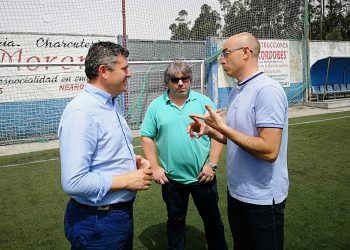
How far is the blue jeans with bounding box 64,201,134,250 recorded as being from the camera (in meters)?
2.11

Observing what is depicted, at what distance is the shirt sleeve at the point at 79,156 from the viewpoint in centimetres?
193

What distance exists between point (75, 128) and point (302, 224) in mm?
3466

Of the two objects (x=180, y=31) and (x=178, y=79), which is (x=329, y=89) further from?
(x=178, y=79)

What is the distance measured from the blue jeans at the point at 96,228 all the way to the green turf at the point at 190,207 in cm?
193

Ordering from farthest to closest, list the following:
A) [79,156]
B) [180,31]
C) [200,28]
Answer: [200,28] → [180,31] → [79,156]

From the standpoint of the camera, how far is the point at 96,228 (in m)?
2.11

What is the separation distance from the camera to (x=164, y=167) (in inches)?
135

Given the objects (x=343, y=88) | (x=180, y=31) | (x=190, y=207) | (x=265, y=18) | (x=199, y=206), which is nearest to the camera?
(x=199, y=206)

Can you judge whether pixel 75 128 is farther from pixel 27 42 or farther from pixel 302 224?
pixel 27 42

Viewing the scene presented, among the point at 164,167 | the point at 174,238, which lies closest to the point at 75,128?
the point at 164,167

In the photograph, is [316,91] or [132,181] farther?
[316,91]

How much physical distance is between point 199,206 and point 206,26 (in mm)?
12523

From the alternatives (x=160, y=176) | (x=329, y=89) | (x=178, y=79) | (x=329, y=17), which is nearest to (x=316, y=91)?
(x=329, y=89)

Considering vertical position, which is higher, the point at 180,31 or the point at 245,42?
the point at 180,31
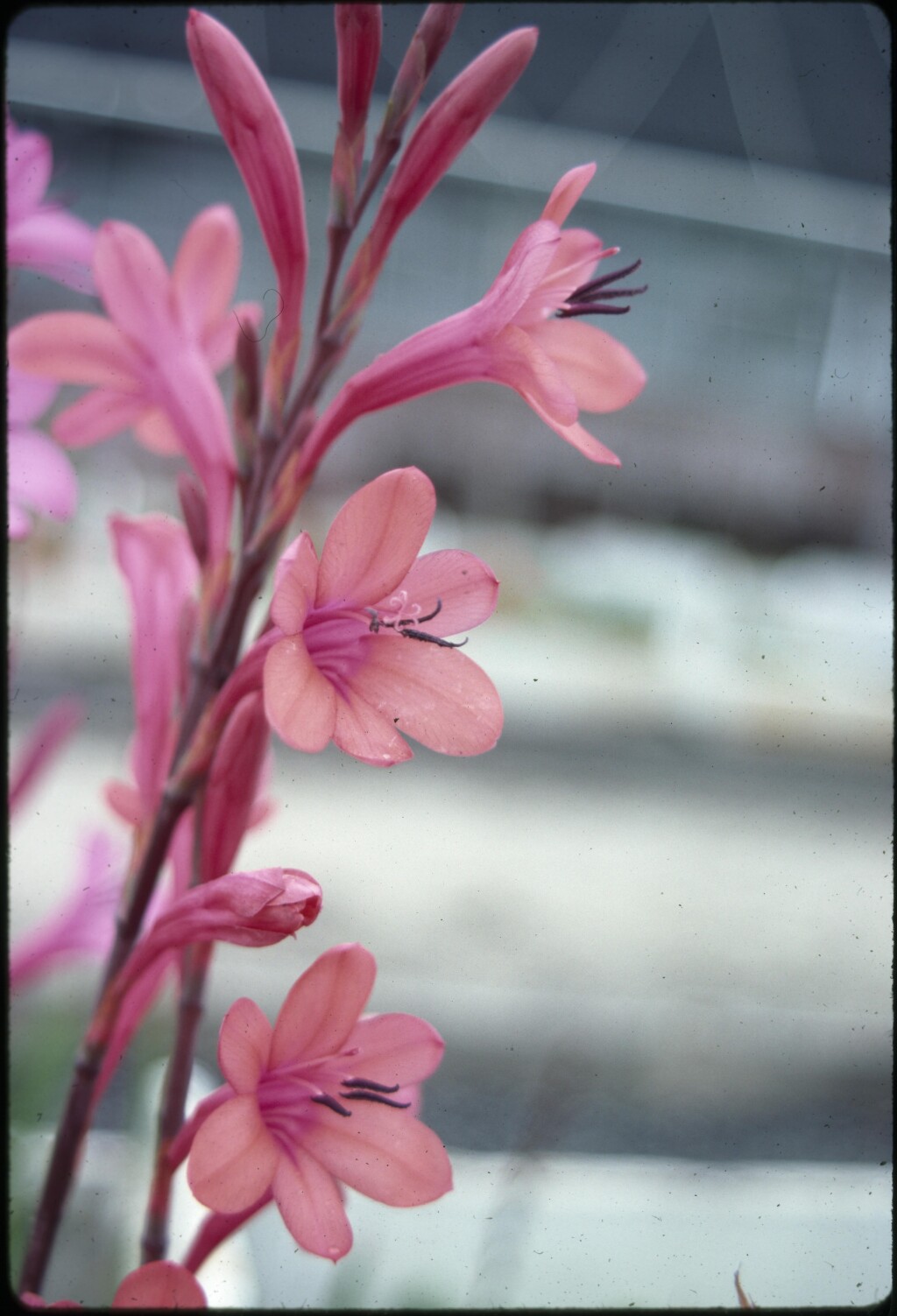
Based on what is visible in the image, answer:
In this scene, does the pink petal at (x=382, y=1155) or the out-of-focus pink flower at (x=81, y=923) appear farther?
the out-of-focus pink flower at (x=81, y=923)

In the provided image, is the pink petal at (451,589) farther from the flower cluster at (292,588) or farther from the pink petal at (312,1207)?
the pink petal at (312,1207)

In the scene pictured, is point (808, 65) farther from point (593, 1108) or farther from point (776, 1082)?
point (776, 1082)

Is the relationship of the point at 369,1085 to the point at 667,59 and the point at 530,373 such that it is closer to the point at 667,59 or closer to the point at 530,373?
the point at 530,373

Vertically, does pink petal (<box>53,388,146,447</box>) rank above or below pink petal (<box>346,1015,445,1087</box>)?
above

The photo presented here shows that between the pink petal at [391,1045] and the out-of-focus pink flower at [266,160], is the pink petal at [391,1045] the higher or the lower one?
the lower one

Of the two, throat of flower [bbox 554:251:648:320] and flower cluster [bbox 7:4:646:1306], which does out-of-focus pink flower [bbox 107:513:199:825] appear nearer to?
flower cluster [bbox 7:4:646:1306]

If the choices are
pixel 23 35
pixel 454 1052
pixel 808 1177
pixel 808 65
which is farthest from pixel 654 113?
pixel 454 1052

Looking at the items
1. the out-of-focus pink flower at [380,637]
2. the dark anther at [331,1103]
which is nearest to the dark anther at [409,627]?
the out-of-focus pink flower at [380,637]

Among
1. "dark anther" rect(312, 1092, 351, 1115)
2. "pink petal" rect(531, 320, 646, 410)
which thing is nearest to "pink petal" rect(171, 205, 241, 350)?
"pink petal" rect(531, 320, 646, 410)
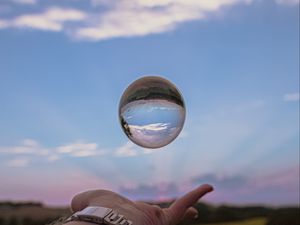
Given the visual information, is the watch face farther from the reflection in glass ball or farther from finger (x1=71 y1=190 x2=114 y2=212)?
the reflection in glass ball

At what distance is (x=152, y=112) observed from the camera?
1.69 meters

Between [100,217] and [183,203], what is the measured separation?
7.5 inches

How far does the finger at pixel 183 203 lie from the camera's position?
33.3 inches

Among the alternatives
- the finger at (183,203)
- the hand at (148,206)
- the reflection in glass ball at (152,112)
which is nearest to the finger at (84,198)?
the hand at (148,206)

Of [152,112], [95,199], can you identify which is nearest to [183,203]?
[95,199]

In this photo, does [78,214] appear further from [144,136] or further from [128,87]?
[144,136]

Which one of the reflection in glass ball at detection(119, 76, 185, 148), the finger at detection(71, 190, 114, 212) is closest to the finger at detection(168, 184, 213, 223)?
the finger at detection(71, 190, 114, 212)

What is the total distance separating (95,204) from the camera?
0.81m

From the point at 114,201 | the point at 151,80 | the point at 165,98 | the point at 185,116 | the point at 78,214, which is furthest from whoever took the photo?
the point at 185,116

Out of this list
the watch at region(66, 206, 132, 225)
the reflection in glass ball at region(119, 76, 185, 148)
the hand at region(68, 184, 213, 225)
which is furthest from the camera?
the reflection in glass ball at region(119, 76, 185, 148)

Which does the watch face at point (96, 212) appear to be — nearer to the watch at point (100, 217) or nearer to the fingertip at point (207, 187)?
the watch at point (100, 217)

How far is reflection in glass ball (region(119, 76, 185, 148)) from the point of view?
156 centimetres

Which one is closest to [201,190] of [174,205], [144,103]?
[174,205]

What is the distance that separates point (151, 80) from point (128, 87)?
11cm
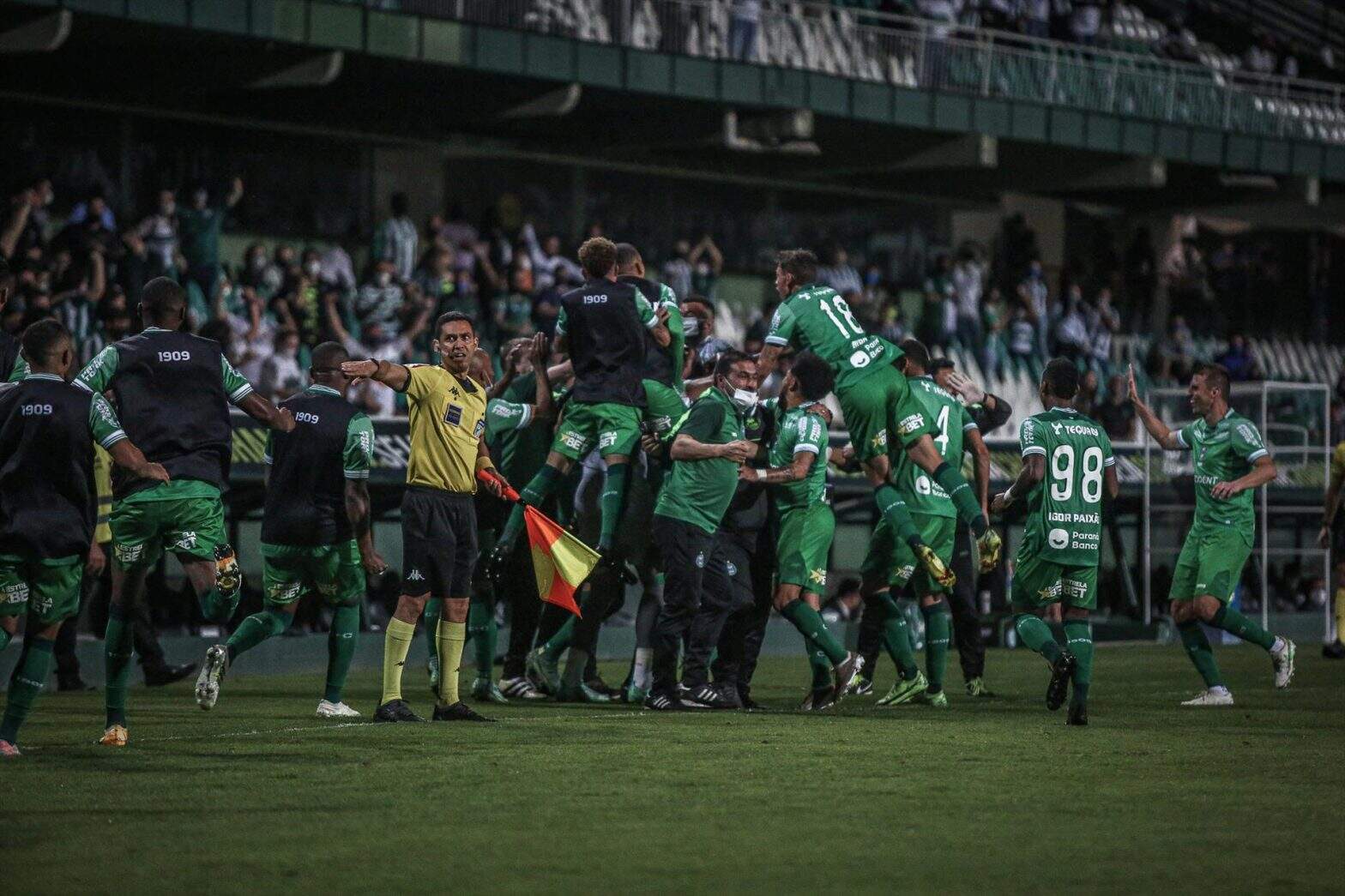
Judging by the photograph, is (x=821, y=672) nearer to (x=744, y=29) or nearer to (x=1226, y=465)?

————

Beginning with the line containing "Given the visual" and ending with the last line of the material, output each line exactly; do not include pictures.

Given the visual information, is the watch face farther from the reflection in glass ball or farther from finger (x1=71 y1=190 x2=114 y2=212)?
the reflection in glass ball

At what distance is (x=152, y=112) observed from the camera?
1.69 meters

Between [100,217] and [183,203], what is the measured separation?
7.5 inches

How far does the finger at pixel 183 203 lie from the camera's position?
33.3 inches

Among the alternatives
- the finger at (183,203)
- the hand at (148,206)
- the reflection in glass ball at (152,112)
which is nearest to the finger at (84,198)?
the hand at (148,206)

Of [152,112], [95,199], can you identify which is nearest to [183,203]?
[95,199]

In this photo, does [78,214] appear further from [144,136] or further from [128,87]?
[144,136]

Which one of the reflection in glass ball at detection(119, 76, 185, 148), the finger at detection(71, 190, 114, 212) is closest to the finger at detection(168, 184, 213, 223)?
the finger at detection(71, 190, 114, 212)

What is the total distance separating (95,204) from the camera?
0.81m

From the point at 114,201 | the point at 151,80 | the point at 165,98 | the point at 185,116 | the point at 78,214, which is furthest from whoever took the photo?
the point at 185,116

Out of this list
the watch at region(66, 206, 132, 225)
the reflection in glass ball at region(119, 76, 185, 148)
the hand at region(68, 184, 213, 225)
which is furthest from the camera?
the reflection in glass ball at region(119, 76, 185, 148)

Which does the watch face at point (96, 212) appear to be — nearer to the watch at point (100, 217) or nearer to the fingertip at point (207, 187)?
the watch at point (100, 217)

How far is reflection in glass ball (region(119, 76, 185, 148)) from the point of view?
156 centimetres

Which one is closest to [201,190] of [174,205], [144,103]?
[174,205]

What is the distance that separates point (151, 80) from point (128, 87)?
11cm
Judging by the photograph, is (x=821, y=672) nearer to (x=744, y=29) or nearer to (x=1226, y=465)?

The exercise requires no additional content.